--- START ---

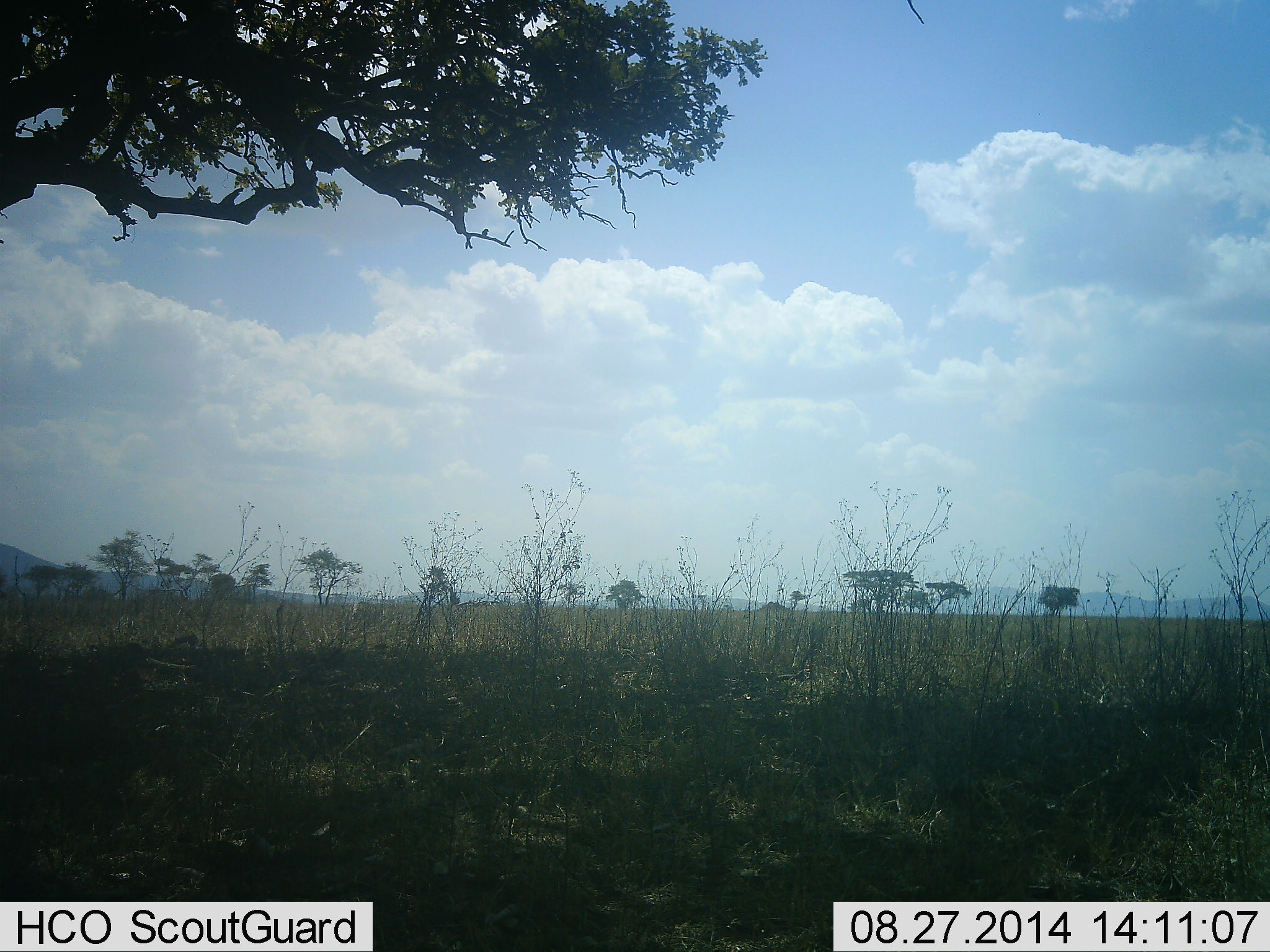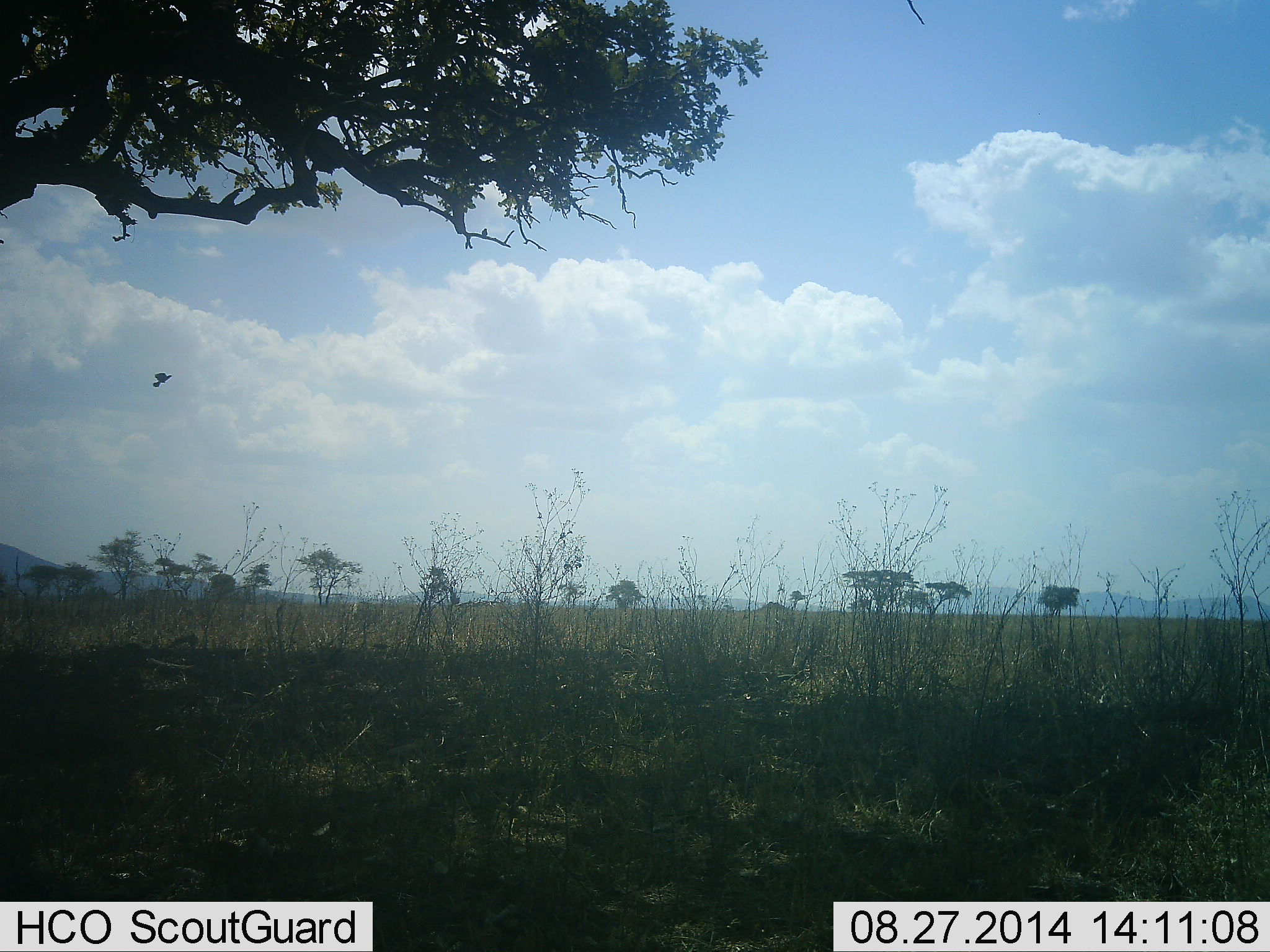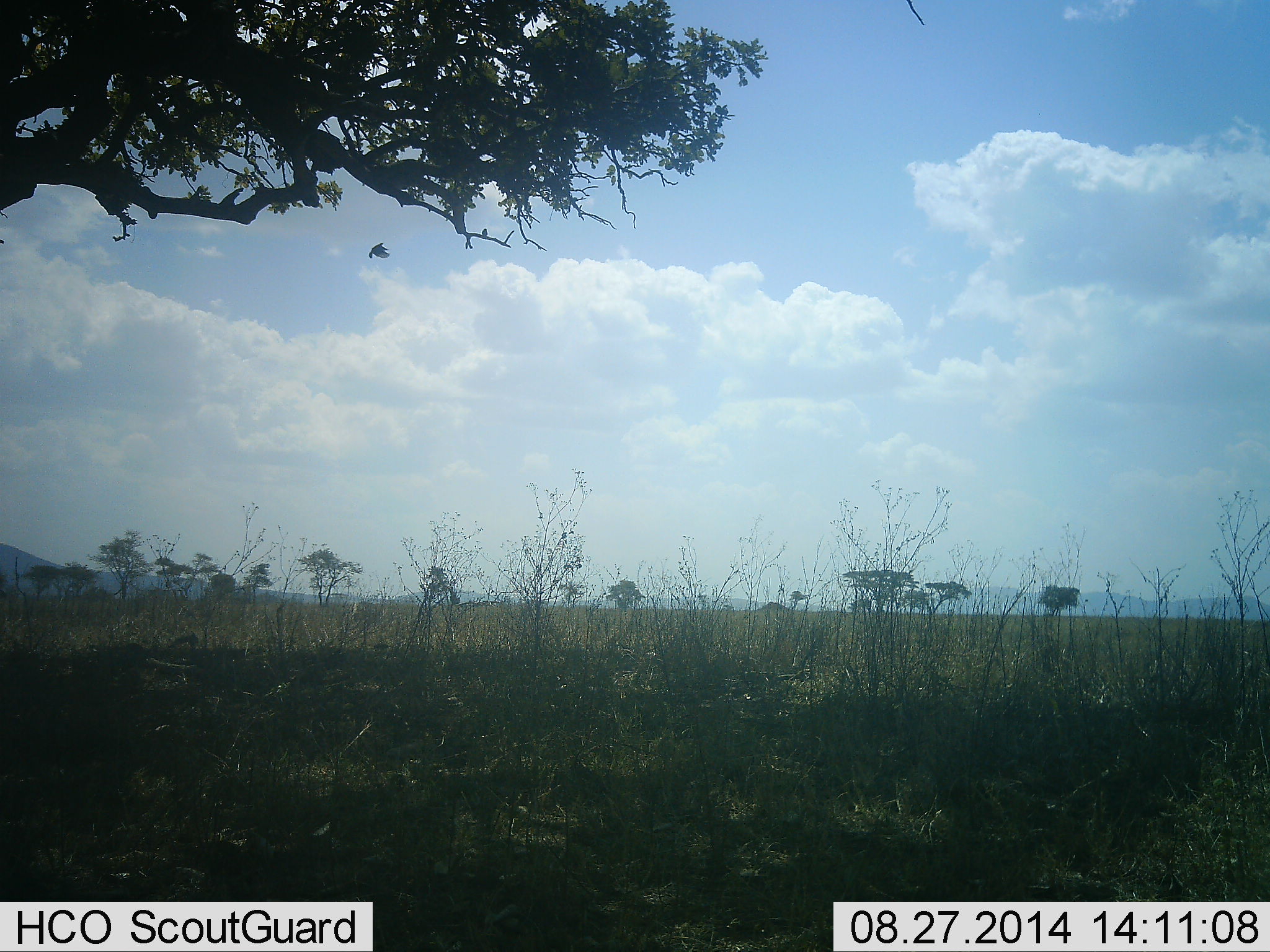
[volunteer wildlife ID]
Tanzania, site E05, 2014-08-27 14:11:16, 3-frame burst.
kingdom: Animalia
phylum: Chordata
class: Aves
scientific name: Aves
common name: bird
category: otherbird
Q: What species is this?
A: Otherbird (bird) (Aves).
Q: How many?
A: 1.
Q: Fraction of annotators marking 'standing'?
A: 0%.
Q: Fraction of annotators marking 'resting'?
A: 0%.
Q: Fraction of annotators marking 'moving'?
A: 100%.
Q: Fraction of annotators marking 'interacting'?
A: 0%.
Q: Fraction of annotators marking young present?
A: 0%.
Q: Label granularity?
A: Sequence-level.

--- END ---

Say only how many lines above contain "annotators", with no other words.

**Task answer**
5